Based on outcomes, prioritize relevant outputs—like features, stories, and enablers—with those goals in mind.
Remember, the key is to optimize value by taking into consideration different viewpoints and potential outcomes. By carefully thinking about all the ways you can add value, you’re less likely to miss opportunities for growth.
Prioritizing Value: Things to Remember
A good Product Owner prioritizes value based on the maturity of the product.
New products require more focus on the unrealized value. The basic, essential features of the product should be made functional first.
As a product matures in the marketplace, value delivery must be constantly reviewed.

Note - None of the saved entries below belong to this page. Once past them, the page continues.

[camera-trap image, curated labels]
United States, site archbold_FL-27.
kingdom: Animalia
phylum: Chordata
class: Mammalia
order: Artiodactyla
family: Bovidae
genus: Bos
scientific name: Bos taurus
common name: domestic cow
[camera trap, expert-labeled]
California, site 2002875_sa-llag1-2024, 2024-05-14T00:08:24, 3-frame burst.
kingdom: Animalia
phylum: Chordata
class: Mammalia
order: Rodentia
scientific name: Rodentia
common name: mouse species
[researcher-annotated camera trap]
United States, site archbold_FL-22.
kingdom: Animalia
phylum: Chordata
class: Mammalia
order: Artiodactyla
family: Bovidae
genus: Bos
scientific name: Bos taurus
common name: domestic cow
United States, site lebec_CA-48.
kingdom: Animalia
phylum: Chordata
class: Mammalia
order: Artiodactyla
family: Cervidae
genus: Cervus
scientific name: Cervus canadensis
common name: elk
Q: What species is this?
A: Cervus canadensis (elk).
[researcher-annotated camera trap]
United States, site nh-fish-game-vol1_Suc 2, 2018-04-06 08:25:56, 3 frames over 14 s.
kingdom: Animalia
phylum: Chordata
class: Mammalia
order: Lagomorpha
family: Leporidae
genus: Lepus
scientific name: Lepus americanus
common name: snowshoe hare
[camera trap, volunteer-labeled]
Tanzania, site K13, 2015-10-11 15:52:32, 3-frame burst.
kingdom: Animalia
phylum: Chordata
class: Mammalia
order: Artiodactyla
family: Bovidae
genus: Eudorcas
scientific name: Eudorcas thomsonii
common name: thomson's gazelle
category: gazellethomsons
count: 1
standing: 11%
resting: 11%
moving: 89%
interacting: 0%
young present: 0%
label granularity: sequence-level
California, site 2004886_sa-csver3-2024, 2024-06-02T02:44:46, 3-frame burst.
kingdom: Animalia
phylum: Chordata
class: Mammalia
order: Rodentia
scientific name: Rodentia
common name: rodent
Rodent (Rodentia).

Optimize Your Value Delivery
Too often, Product Owners focus on current value and unrealized value, ignoring time-to-market and the ability to innovate. Because they are more technical, those last two types of value tend to fall through the cracks.
Neglecting to prioritize time-to-market and ability to innovate affects a team’s ability to make new features for a product.
You’ll find that focusing solely on current and unrealized value leads to a stage where even small changes to a product take too long to develop.
A product’s economic value to a company decreases as it costs more and more to make changes to that product when we neglect time-to-market and the ability to innovate.